De tijdelijke werkloosheid moet via aanplakking op een goed zichtbare plaats in de lokalen van de onderneming aangekondigd worden [1], ten minste zeven kalenderdagen vooraf, de dag van de aanplakking niet inbegrepen. De periode van zeven dagen wordt gerekend vanaf de dag na de aanplakking tot de dag vóór het begin van de aangekondigde werkloosheid.
Het bericht moet het volgende vermelden:
- De naam, voornamen en het identificatienummer van de sociale zekerheid van de werkloos gestelde arbeiders of de afdeling(en) van de onderneming waar de arbeid geschorst wordt
- Let op: deze informatie moet enkel in het bericht aan de arbeiders worden opgenomen als er geen specifieke sectorale regeling bestaat voor de economische werkloosheid.
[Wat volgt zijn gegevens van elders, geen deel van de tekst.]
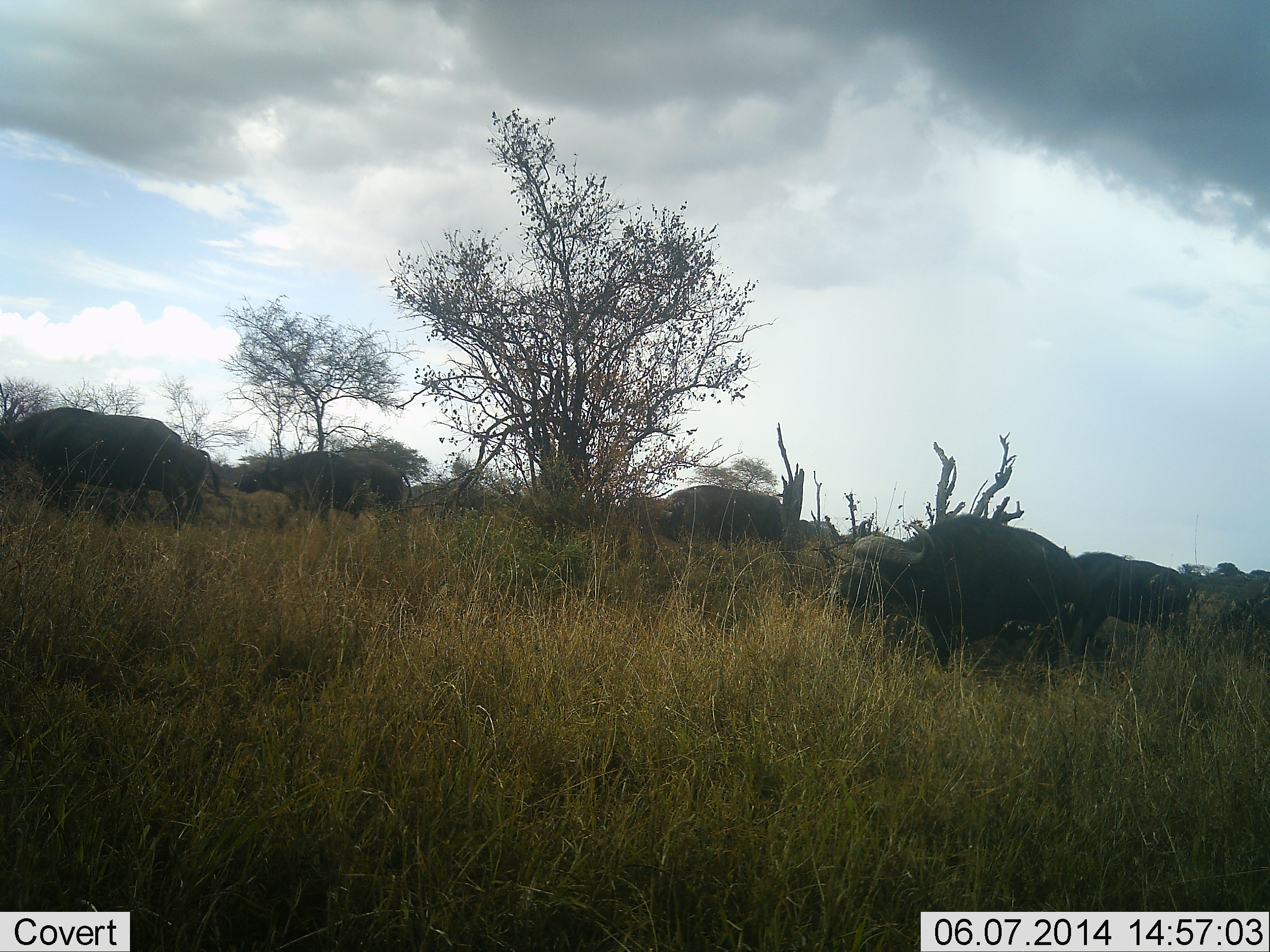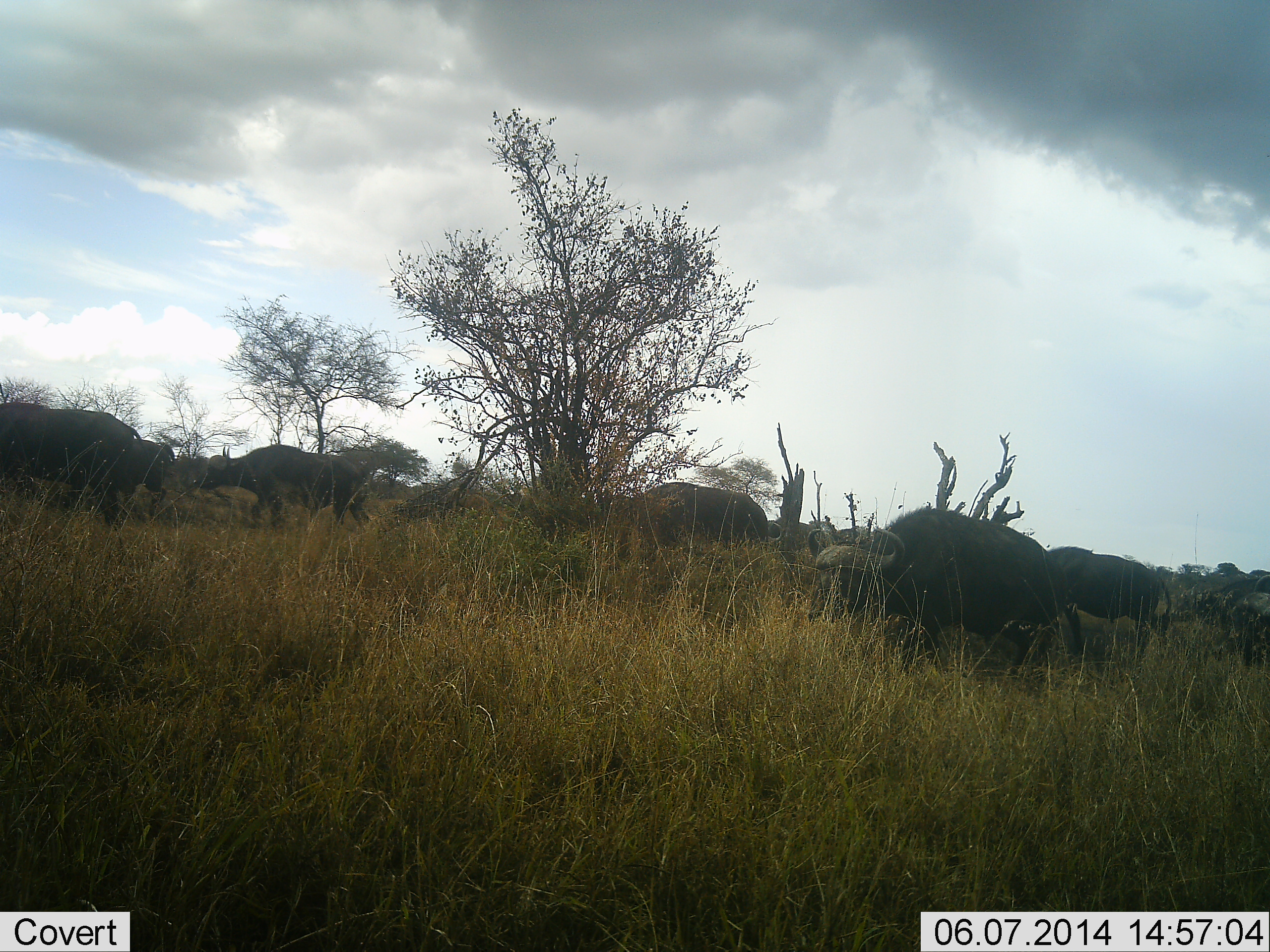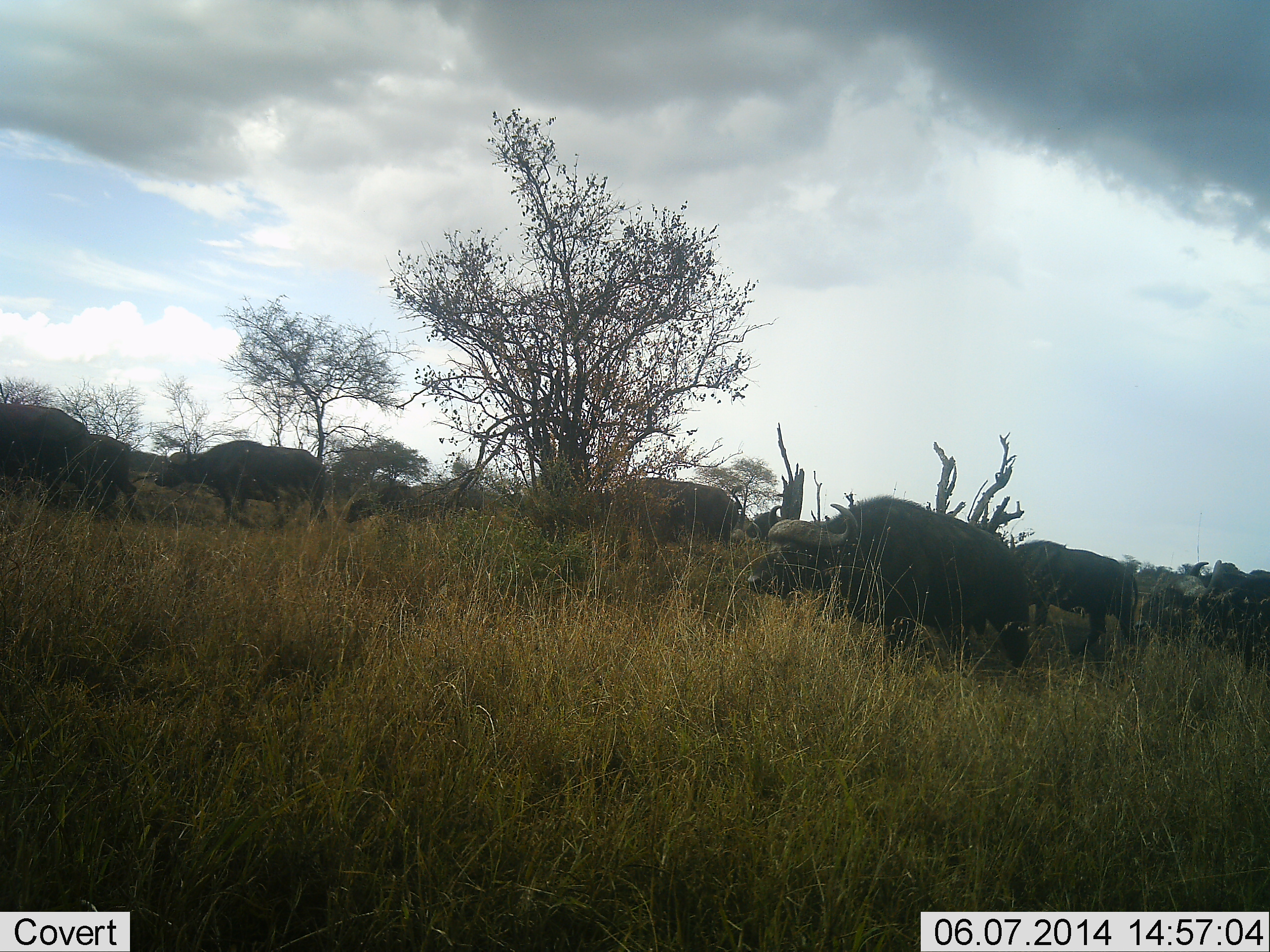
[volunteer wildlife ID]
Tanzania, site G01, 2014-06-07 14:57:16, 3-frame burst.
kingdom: Animalia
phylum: Chordata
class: Mammalia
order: Artiodactyla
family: Bovidae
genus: Syncerus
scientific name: Syncerus caffer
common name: cape buffalo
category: buffalo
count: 9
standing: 10%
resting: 0%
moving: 100%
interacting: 0%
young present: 0%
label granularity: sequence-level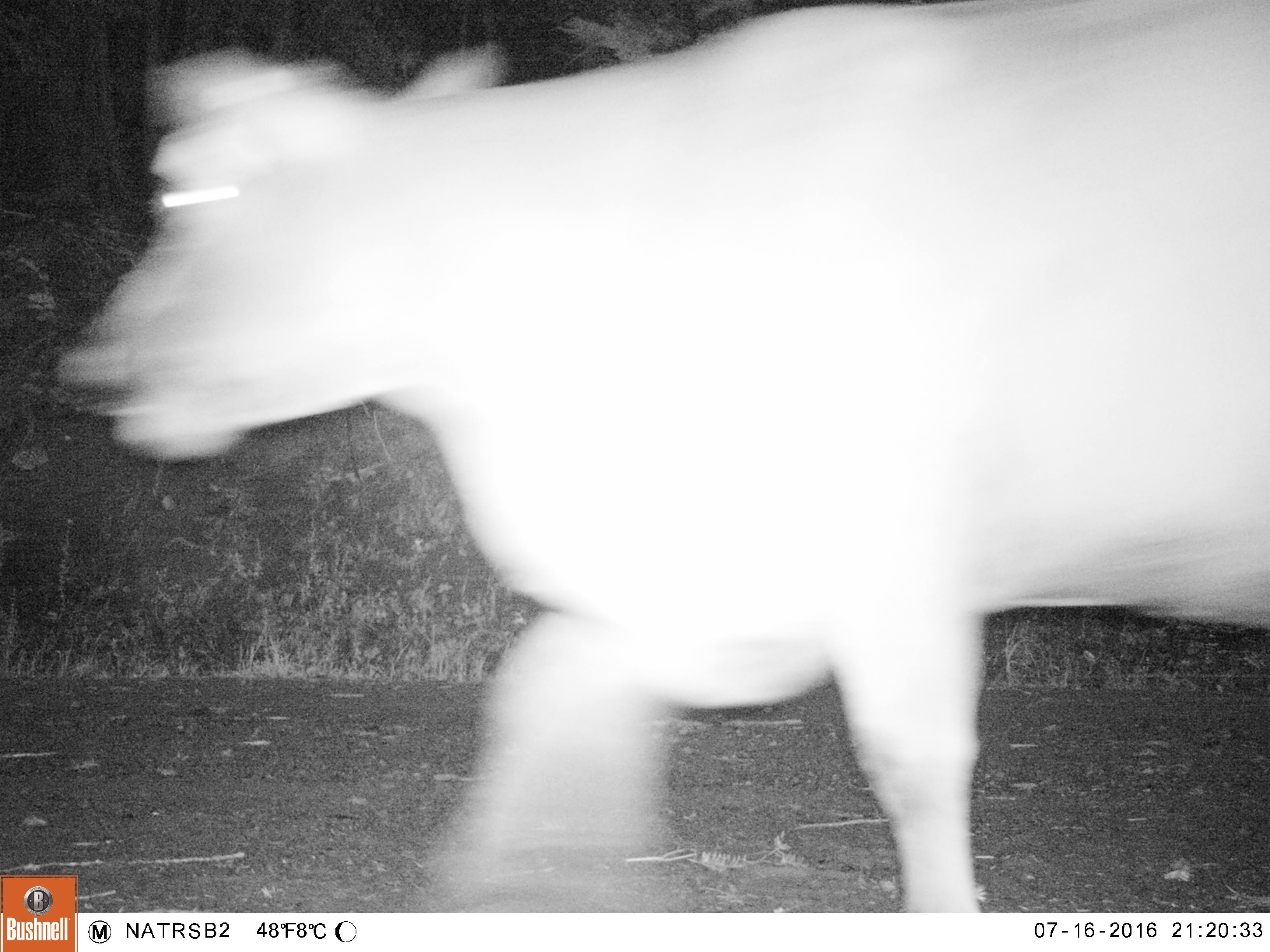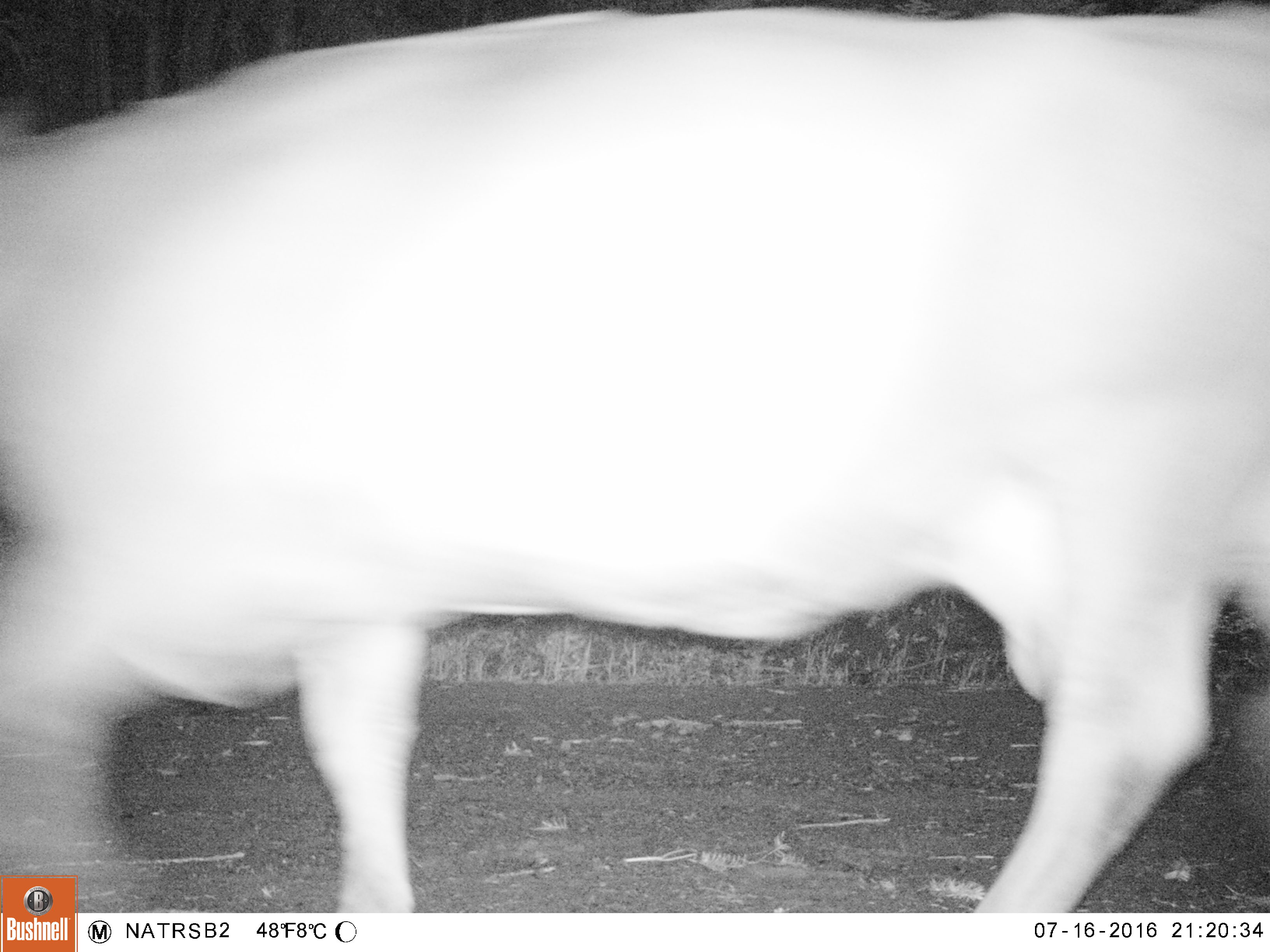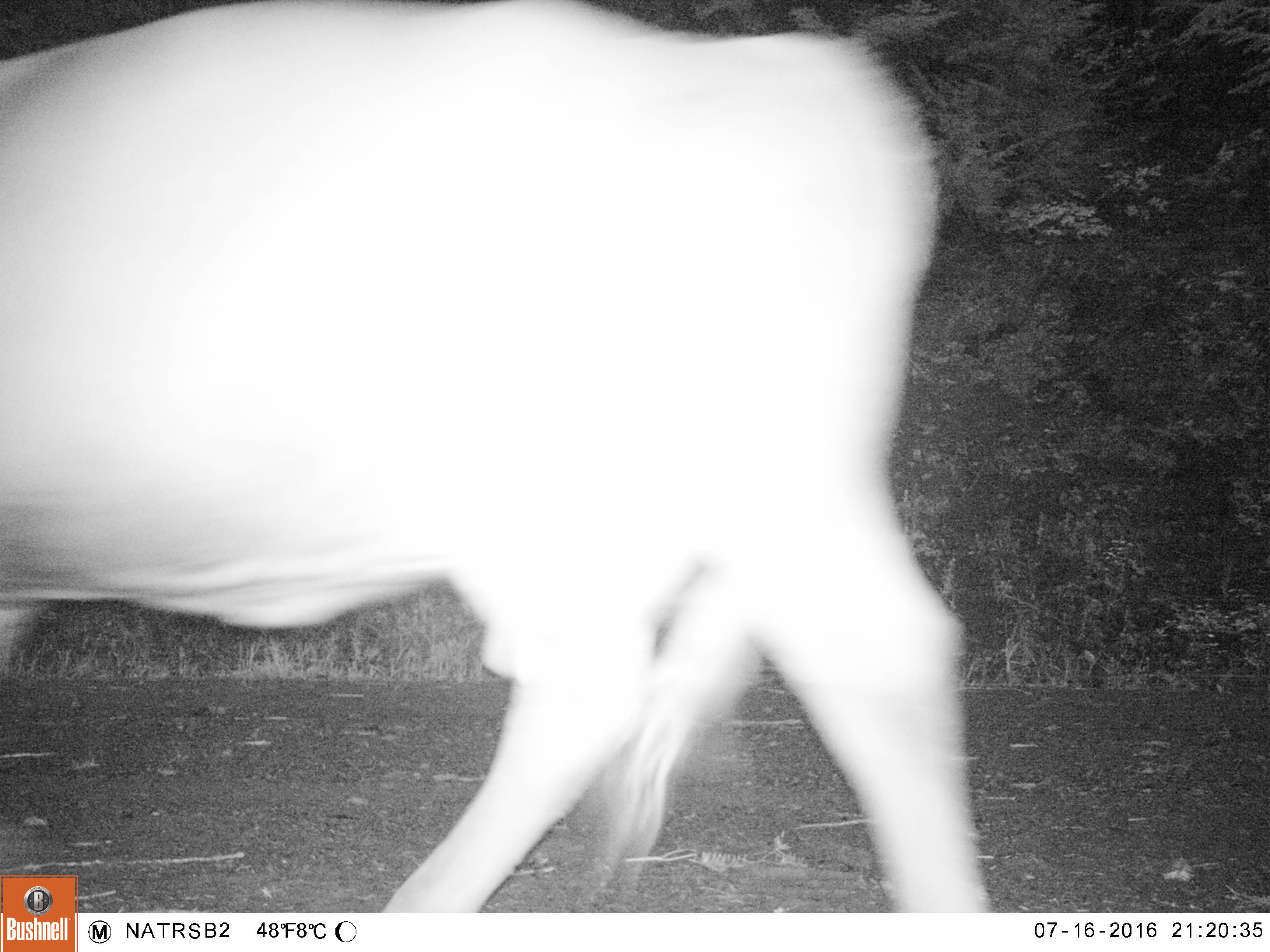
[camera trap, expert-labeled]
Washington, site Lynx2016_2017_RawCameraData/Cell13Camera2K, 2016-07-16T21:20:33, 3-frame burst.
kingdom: Animalia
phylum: Chordata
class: Mammalia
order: Artiodactyla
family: Bovidae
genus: Bos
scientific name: Bos taurus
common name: domestic cattle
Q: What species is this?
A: Domestic cattle (Bos taurus).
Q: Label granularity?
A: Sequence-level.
Bestaat er wel een sectorale regeling, dan mag dit niet vermeld worden. Omwille van de privacy van de werknemers raden wij aan om deze informatie in geen van beide situaties in het bericht op te nemen. Bovendien vermeldt de FOD WASO deze informatie ook niet op zijn website.
- Het aantal werkloosheidsdagen en de data waarop elke arbeider werkloos zal zijn
- Begin- en einddatum van de volledige schorsing of van de regeling van gedeeltelijke arbeid [2]
De aanplakking kan door een individuele schriftelijke kennisgeving met dezelfde inhoud vervangen worden, ten minste zeven dagen vooraf, de dag van de kennisgeving (= de dag van verzending door de werkgever) niet inbegrepen. Het kan gaan om een gewone of een aangetekende brief, of een geschrift in dubbel waarvan een exemplaar door de werknemer voor ontvangst getekend wordt en door de werkgever als bewijs bijgehouden wordt.
[1] Indien de betrokken werknemers op verschillende arbeidsplaatsen tewerkgesteld zijn, moet op al die plaatsen een aanplakking gebeuren.
[2] Het is mogelijke meerdere periodes van schorsing in één kennisgeving te vermelden, zolang de maximumduur van de economische werkloosheid niet overschreden wordt.